Reinvenção da maioria
Tal como em outras eleições, cá estamos numa campanha em que a disputa presidencial domina completamente a cena, deixando em segundo plano a eleição de deputados e senadores. Quanto mais forte a polarização, menos atenção dos eleitores sobra para a eleição parlamentar, o que se junta a outros fatores para reforçar previsões pouco animadoras: a renovação do Congresso deve ser baixa, as bancadas conservadoras devem se fortalecer e a dispersão dos votos entre os partidos será grande, aumentando o desafio do futuro presidente, de governador sem maioria.
Os próprios candidatos a presidente, focados na briga por uma vaga no segundo turno, não se ocupam da eleição parlamentar. Não se dão ao trabalho de dizer aos eleitores que, tão importante quanto eleger o presidente, é votar em parlamentares do mesmo partido ou coligação, que lhe garantam maioria no Congresso para aprovar projetos relacionados com as promessas de campanha.
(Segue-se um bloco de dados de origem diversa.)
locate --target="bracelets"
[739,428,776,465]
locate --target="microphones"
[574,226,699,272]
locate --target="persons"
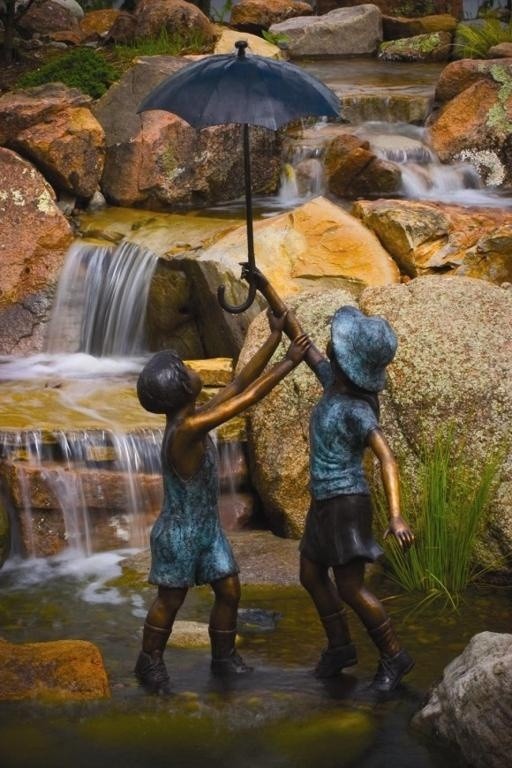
[134,303,314,698]
[233,258,417,697]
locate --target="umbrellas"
[135,37,349,318]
A pesquisa Ibope divulgada ontem apontou fortemente para um segundo turno entre Jair Bolsonaro (PSL) e Fernando Haddad (PT). Mas seja quem for o eleito em 28 de outubro, já sabemos que ele não terá maioria no Congresso para governar. E agora há um desafio novo. Depois que a Lava Jato mostrou como foram formadas as maiorias, nos governos do PT e antes deles, não será mais possível comprar a governabilidade com ministérios, diretorias de estatais e emendas parlamentares. O PT não inventou o modelo mas errou ao entrar de cabeça no jogo do fisiologismo que resultou no petrolão e outros casos de corrupção. Agora, será preciso inventar nova fórmula para governabilidade, através de composições programáticas autênticas, de coalizões negociadas em cima do programa vencedor da disputa presidencial. Para o futuro, será mexer nas regras eleitorais para que elas facilitem a construção da governabilidade, já que a redução do número de partidos só virá a médio prazo, com a vigência da cláusula de barreira gradual.
Neste sentido, o mais importante seria a mudança da data da eleição do Congresso, de modo que ela coincida com o segundo turno ou ocorra depois dele, e não no mesmo dia do primeiro turno, como hoje. Na rodada final os partidos já estarão alinhados com um candidato ou com outro, salvo algum que prefira ficar no muro. Ao pedir votos aos eleitores, ambos apelarão para que também elejam congressistas de sua coligação. Vale dizer, que lhes garantam também a maioria para aprovar as medidas prometidas.
Exemplo da virtude da descoincidência foi o da França, no ano passado. Emmanuel Macron foi eleito em maio, por um pequeno partido, derrotando a ultradireitista Marine Le Pen. A eleição parlamentar aconteceu em junho e Macron, já eleito presidente, foi à luta e obteve a maioria parlamentar. Aqui, entretanto, os eleitores votarão “no escuro” para o Congresso, sem saber quem será o presidente, sem ter a chance de alinhar seu voto para deputado ou senador com sua escolha presidencial. Eis uma reforma simples e necessária, que precisa entrar na agenda de uma reforma política.
Polarização final
Em 12 dias muita água eleitoral pode rolar mas, se outras pesquisas confirmarem o Ibope de ontem, a disputa final dificilmente deixará de ser entre Bolsonaro (28%) e Fernando Haddad (22%). Não se confirmou um empate técnico mas o PT festejou mesmo foi o fato de seu candidato derrotar o adversário por 43% a 37% na simulação de segundo turno. Bolsonaro já perde para Haddad fora da margem de erro. Aliás, Bolsonaro perde para todos, só empatando com Marina.
Pulgas soltas
Embora a PF venha dizendo que Adélio Bispo de Oliveira agiu sozinho ao esfaquear Bolsonaro, não teve cúmplices nem recebeu depósitos suspeitos em sua conta, a autorização para que ele conceda duas entrevistas na quinta-feira, 27, espalha pulgas na campanha de Haddad. O resultado das investigações também pode ser divulgado na véspera da eleição.